渾身の右パンチがクマの口に……
やむなく再び一人でクマと闘っているうちに、偶然にも繰り出した右拳が口の中に入った。さすがにひるんだのか、鼻先にあったクマの顔が離れ、一気に視界が広がった。クマの顔の他に腹や脚までが見えた。
「最初に一発、弾が当たった横腹から、腸が飛び出ているのが目に入ったんだよね。思わず左手をのばしたらうまいこと届いて、その腸をグッと掴んで思いっきり引っ張ったらベロベローッと出てきてね。

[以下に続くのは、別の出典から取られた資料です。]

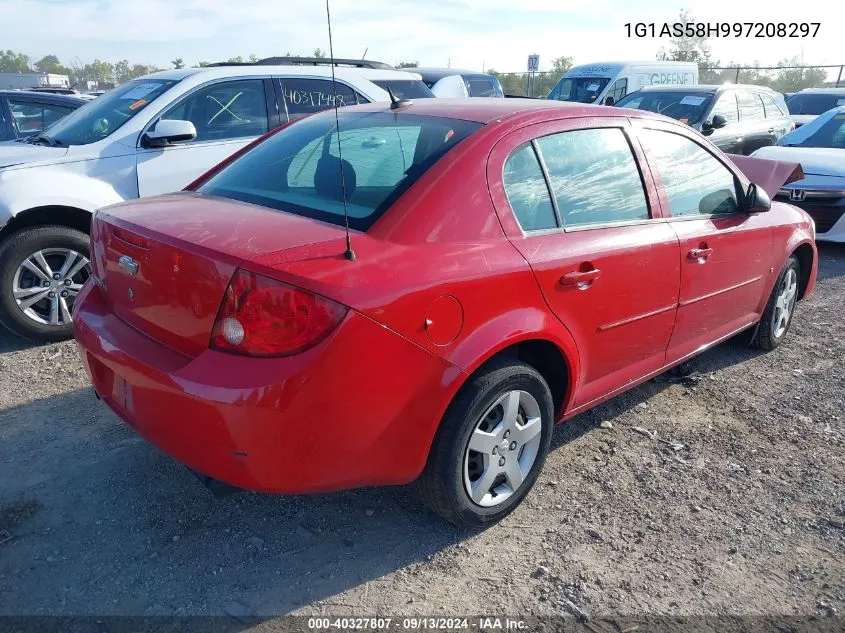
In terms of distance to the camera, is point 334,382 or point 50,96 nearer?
point 334,382

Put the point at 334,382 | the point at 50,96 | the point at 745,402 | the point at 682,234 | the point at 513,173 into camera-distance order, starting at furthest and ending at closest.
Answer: the point at 50,96
the point at 745,402
the point at 682,234
the point at 513,173
the point at 334,382

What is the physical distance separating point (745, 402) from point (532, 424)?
1.90 meters

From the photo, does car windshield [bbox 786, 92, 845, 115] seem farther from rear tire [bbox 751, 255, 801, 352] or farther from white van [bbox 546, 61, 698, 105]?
rear tire [bbox 751, 255, 801, 352]

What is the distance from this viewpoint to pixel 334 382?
221cm

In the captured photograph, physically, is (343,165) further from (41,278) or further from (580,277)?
(41,278)

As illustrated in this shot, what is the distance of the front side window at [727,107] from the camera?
10.7m

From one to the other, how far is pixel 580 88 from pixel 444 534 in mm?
14234

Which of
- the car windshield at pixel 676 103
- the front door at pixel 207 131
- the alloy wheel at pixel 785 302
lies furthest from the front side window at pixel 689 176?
the car windshield at pixel 676 103

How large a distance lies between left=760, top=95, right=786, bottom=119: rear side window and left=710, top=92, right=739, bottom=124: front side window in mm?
1090

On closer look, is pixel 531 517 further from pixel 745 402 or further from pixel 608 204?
pixel 745 402

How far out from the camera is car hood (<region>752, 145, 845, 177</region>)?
25.1 ft

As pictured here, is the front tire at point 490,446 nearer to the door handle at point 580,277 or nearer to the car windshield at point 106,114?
the door handle at point 580,277

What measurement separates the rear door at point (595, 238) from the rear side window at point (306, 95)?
11.0 ft

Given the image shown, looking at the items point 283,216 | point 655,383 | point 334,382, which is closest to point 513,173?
point 283,216
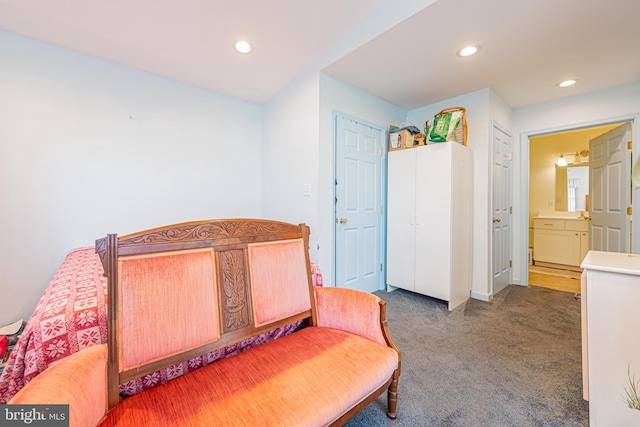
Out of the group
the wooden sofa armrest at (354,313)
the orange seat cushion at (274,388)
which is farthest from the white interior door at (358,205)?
the orange seat cushion at (274,388)

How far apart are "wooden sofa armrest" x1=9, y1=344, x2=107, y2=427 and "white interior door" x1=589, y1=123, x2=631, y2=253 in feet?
15.0

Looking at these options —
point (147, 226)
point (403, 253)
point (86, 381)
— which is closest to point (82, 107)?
point (147, 226)

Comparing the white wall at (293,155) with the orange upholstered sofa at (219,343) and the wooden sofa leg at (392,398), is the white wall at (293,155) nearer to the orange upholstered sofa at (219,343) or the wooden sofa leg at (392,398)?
the orange upholstered sofa at (219,343)

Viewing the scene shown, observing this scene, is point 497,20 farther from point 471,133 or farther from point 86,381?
point 86,381

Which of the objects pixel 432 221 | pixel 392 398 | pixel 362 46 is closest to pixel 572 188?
pixel 432 221

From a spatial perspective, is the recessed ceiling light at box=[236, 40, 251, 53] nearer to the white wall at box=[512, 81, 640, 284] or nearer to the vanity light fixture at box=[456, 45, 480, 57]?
the vanity light fixture at box=[456, 45, 480, 57]

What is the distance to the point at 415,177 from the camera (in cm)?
294

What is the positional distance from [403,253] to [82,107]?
3.64m

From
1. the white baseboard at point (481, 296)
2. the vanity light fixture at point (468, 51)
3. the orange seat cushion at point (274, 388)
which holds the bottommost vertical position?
the white baseboard at point (481, 296)

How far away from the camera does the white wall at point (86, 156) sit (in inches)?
83.4

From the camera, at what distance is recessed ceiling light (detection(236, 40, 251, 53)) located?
7.53ft

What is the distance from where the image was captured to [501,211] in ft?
10.6

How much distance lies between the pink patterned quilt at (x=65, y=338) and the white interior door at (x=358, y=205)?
5.61 ft

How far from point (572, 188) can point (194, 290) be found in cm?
635
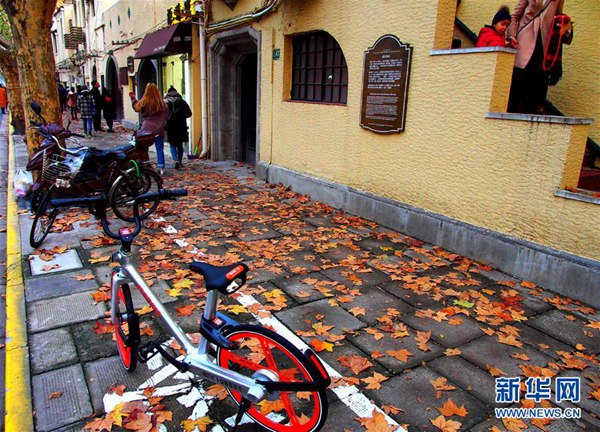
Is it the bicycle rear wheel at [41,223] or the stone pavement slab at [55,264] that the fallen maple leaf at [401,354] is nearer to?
the stone pavement slab at [55,264]

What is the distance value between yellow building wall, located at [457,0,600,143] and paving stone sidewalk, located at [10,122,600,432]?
2612mm

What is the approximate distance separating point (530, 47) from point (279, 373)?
4973mm

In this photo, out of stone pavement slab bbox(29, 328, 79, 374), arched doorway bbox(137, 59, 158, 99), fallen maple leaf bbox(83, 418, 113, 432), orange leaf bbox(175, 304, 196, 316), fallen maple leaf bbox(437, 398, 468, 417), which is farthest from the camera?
arched doorway bbox(137, 59, 158, 99)

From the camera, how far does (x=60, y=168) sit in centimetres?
610

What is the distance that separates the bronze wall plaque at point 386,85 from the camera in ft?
20.1

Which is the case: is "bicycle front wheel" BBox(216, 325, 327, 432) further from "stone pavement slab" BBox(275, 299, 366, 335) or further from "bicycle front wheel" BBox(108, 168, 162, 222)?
"bicycle front wheel" BBox(108, 168, 162, 222)

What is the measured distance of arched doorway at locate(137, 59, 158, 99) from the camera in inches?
662

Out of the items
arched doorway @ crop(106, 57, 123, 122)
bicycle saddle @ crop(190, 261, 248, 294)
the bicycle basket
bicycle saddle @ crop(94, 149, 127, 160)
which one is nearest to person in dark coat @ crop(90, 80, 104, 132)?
arched doorway @ crop(106, 57, 123, 122)

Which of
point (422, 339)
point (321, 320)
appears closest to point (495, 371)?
point (422, 339)

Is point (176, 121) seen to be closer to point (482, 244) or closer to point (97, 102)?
point (482, 244)

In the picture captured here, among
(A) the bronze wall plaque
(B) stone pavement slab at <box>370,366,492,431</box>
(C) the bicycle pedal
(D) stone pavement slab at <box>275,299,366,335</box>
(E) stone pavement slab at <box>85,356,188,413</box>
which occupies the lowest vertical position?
(E) stone pavement slab at <box>85,356,188,413</box>

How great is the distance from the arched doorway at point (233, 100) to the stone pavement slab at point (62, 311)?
7685mm

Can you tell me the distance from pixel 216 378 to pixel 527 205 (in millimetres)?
4004

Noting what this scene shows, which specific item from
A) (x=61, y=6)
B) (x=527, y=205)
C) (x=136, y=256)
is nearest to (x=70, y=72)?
(x=61, y=6)
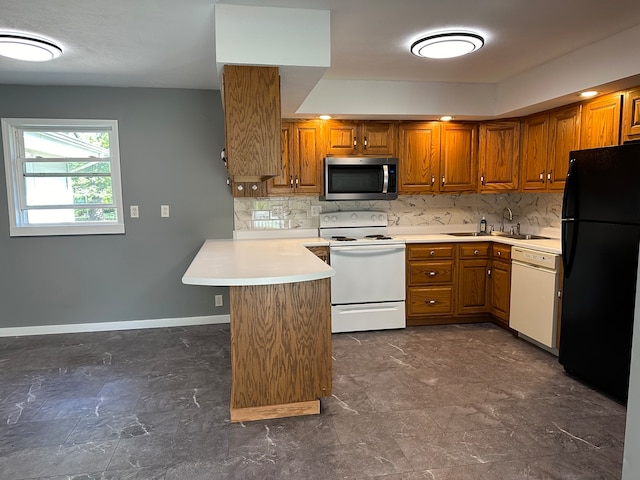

そこで初めてクマはあきらめて、腸を引きずりながら離れていった。手も腕も嚙まれていたけど、興奮状態だったから痛みは分からなかったね」
弾を取って崖の上に戻ってきていたSさんが、慌てて下りてきた。そのとき、「山田さん、手に何持っているのさ?」って言うので目をやると、クマの腸を50㎝くらい左手に握りしめていた。とにかく血だらけだったが、起き上がってライフルだけは自分で探して右手で持って、左手で腸を持って上へあがって行った。下半身はやられていなかったから、歩くことはできた。
知らぬ間に、猟師仲間が何人も集まっていた。
「『大丈夫かっ!?』という声に『大丈夫じゃない、やられた!』ってしゃべったことは覚えているんだけど、あとは記憶ないね。腸はその場で投げた(捨てた)よ(笑)」
クマの口に入った右手には今も歯痕が残っており、親指は神経が損傷してしまい曲がらなくなっている。
クマとの格闘は5分以上続いたとみられるが、69歳とはいえ、やはり元ラガーマンだった山田さんだったからこそ、これだけの死闘を繰り広げることができたのだろうか。恐怖心はなかったのだろうか。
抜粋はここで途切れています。